- **Exercise requirements**:
Every single record below is to be reproduced exactly.

━━ Material to process ━━

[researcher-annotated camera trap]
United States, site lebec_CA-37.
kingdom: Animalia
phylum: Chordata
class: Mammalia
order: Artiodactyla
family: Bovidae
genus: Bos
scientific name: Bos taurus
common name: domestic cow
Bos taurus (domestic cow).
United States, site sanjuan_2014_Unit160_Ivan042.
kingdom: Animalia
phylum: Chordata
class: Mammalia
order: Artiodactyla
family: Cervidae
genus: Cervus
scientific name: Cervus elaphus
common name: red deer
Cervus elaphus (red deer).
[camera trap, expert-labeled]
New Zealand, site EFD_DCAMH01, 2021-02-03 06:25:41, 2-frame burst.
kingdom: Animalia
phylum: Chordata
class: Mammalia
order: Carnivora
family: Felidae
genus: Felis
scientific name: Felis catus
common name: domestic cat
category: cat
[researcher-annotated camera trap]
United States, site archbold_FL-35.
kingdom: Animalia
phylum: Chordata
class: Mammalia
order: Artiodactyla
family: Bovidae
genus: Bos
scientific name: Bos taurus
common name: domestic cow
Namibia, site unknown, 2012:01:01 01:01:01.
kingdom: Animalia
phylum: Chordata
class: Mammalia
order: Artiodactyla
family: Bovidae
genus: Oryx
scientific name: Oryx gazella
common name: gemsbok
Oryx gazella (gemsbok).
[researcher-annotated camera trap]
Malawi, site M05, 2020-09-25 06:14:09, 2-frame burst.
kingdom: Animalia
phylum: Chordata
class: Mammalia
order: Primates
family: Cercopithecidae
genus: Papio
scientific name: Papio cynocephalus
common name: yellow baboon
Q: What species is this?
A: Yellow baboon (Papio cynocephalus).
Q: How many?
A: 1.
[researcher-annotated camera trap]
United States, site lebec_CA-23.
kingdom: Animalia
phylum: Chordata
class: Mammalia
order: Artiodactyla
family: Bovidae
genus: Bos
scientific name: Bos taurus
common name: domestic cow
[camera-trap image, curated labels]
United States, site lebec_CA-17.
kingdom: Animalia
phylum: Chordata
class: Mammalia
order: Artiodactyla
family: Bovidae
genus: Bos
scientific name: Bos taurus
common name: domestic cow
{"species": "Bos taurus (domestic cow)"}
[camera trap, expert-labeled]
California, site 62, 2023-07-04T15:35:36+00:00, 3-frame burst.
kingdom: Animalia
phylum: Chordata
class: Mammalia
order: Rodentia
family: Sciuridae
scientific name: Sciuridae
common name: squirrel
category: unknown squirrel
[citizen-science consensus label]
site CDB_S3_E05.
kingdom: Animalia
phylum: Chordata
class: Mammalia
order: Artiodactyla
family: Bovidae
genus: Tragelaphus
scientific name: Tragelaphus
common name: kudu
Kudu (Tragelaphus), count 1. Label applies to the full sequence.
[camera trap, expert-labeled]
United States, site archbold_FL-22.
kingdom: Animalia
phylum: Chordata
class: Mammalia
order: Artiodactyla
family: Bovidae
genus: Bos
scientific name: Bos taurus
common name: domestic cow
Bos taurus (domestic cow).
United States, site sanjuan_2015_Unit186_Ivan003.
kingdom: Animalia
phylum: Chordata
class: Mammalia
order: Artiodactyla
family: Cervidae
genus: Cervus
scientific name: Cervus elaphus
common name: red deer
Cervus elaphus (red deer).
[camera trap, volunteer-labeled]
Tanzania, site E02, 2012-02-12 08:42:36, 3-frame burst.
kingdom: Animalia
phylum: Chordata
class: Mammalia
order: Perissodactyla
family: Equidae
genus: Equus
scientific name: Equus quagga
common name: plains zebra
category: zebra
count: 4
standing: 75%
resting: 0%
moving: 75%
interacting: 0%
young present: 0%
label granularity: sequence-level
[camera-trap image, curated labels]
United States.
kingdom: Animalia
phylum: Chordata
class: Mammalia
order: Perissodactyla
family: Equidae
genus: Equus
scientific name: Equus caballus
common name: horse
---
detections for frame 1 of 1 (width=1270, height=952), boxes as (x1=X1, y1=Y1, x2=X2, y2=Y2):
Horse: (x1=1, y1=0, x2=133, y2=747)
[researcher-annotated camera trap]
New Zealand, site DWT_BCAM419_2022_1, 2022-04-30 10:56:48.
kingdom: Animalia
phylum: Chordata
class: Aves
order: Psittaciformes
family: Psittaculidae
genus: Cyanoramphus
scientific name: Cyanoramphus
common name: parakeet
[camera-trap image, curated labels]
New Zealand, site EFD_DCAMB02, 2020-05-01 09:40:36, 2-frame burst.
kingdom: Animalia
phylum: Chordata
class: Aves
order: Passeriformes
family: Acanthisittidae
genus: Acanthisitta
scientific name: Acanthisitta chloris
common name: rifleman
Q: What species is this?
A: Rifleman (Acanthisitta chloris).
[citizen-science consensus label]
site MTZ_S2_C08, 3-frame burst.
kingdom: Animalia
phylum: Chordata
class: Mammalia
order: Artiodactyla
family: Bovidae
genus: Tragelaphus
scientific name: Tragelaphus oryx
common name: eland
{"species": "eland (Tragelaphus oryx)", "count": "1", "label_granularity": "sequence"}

━━━

- **Exercise answer**:
[researcher-annotated camera trap]
United States, site lebec_CA-37.
kingdom: Animalia
phylum: Chordata
class: Mammalia
order: Artiodactyla
family: Bovidae
genus: Bos
scientific name: Bos taurus
common name: domestic cow
Bos taurus (domestic cow).
United States, site sanjuan_2014_Unit160_Ivan042.
kingdom: Animalia
phylum: Chordata
class: Mammalia
order: Artiodactyla
family: Cervidae
genus: Cervus
scientific name: Cervus elaphus
common name: red deer
Cervus elaphus (red deer).
[camera trap, expert-labeled]
New Zealand, site EFD_DCAMH01, 2021-02-03 06:25:41, 2-frame burst.
kingdom: Animalia
phylum: Chordata
class: Mammalia
order: Carnivora
family: Felidae
genus: Felis
scientific name: Felis catus
common name: domestic cat
category: cat
[researcher-annotated camera trap]
United States, site archbold_FL-35.
kingdom: Animalia
phylum: Chordata
class: Mammalia
order: Artiodactyla
family: Bovidae
genus: Bos
scientific name: Bos taurus
common name: domestic cow
Namibia, site unknown, 2012:01:01 01:01:01.
kingdom: Animalia
phylum: Chordata
class: Mammalia
order: Artiodactyla
family: Bovidae
genus: Oryx
scientific name: Oryx gazella
common name: gemsbok
Oryx gazella (gemsbok).
[researcher-annotated camera trap]
Malawi, site M05, 2020-09-25 06:14:09, 2-frame burst.
kingdom: Animalia
phylum: Chordata
class: Mammalia
order: Primates
family: Cercopithecidae
genus: Papio
scientific name: Papio cynocephalus
common name: yellow baboon
Q: What species is this?
A: Yellow baboon (Papio cynocephalus).
Q: How many?
A: 1.
[researcher-annotated camera trap]
United States, site lebec_CA-23.
kingdom: Animalia
phylum: Chordata
class: Mammalia
order: Artiodactyla
family: Bovidae
genus: Bos
scientific name: Bos taurus
common name: domestic cow
[camera-trap image, curated labels]
United States, site lebec_CA-17.
kingdom: Animalia
phylum: Chordata
class: Mammalia
order: Artiodactyla
family: Bovidae
genus: Bos
scientific name: Bos taurus
common name: domestic cow
{"species": "Bos taurus (domestic cow)"}
[camera trap, expert-labeled]
California, site 62, 2023-07-04T15:35:36+00:00, 3-frame burst.
kingdom: Animalia
phylum: Chordata
class: Mammalia
order: Rodentia
family: Sciuridae
scientific name: Sciuridae
common name: squirrel
category: unknown squirrel
[citizen-science consensus label]
site CDB_S3_E05.
kingdom: Animalia
phylum: Chordata
class: Mammalia
order: Artiodactyla
family: Bovidae
genus: Tragelaphus
scientific name: Tragelaphus
common name: kudu
Kudu (Tragelaphus), count 1. Label applies to the full sequence.
[camera trap, expert-labeled]
United States, site archbold_FL-22.
kingdom: Animalia
phylum: Chordata
class: Mammalia
order: Artiodactyla
family: Bovidae
genus: Bos
scientific name: Bos taurus
common name: domestic cow
Bos taurus (domestic cow).
United States, site sanjuan_2015_Unit186_Ivan003.
kingdom: Animalia
phylum: Chordata
class: Mammalia
order: Artiodactyla
family: Cervidae
genus: Cervus
scientific name: Cervus elaphus
common name: red deer
Cervus elaphus (red deer).
[camera trap, volunteer-labeled]
Tanzania, site E02, 2012-02-12 08:42:36, 3-frame burst.
kingdom: Animalia
phylum: Chordata
class: Mammalia
order: Perissodactyla
family: Equidae
genus: Equus
scientific name: Equus quagga
common name: plains zebra
category: zebra
count: 4
standing: 75%
resting: 0%
moving: 75%
interacting: 0%
young present: 0%
label granularity: sequence-level
[camera-trap image, curated labels]
United States.
kingdom: Animalia
phylum: Chordata
class: Mammalia
order: Perissodactyla
family: Equidae
genus: Equus
scientific name: Equus caballus
common name: horse
---
detections for frame 1 of 1 (width=1270, height=952), boxes as (x1=X1, y1=Y1, x2=X2, y2=Y2):
Horse: (x1=1, y1=0, x2=133, y2=747)
[researcher-annotated camera trap]
New Zealand, site DWT_BCAM419_2022_1, 2022-04-30 10:56:48.
kingdom: Animalia
phylum: Chordata
class: Aves
order: Psittaciformes
family: Psittaculidae
genus: Cyanoramphus
scientific name: Cyanoramphus
common name: parakeet
[camera-trap image, curated labels]
New Zealand, site EFD_DCAMB02, 2020-05-01 09:40:36, 2-frame burst.
kingdom: Animalia
phylum: Chordata
class: Aves
order: Passeriformes
family: Acanthisittidae
genus: Acanthisitta
scientific name: Acanthisitta chloris
common name: rifleman
Q: What species is this?
A: Rifleman (Acanthisitta chloris).
[citizen-science consensus label]
site MTZ_S2_C08, 3-frame burst.
kingdom: Animalia
phylum: Chordata
class: Mammalia
order: Artiodactyla
family: Bovidae
genus: Tragelaphus
scientific name: Tragelaphus oryx
common name: eland
{"species": "eland (Tragelaphus oryx)", "count": "1", "label_granularity": "sequence"}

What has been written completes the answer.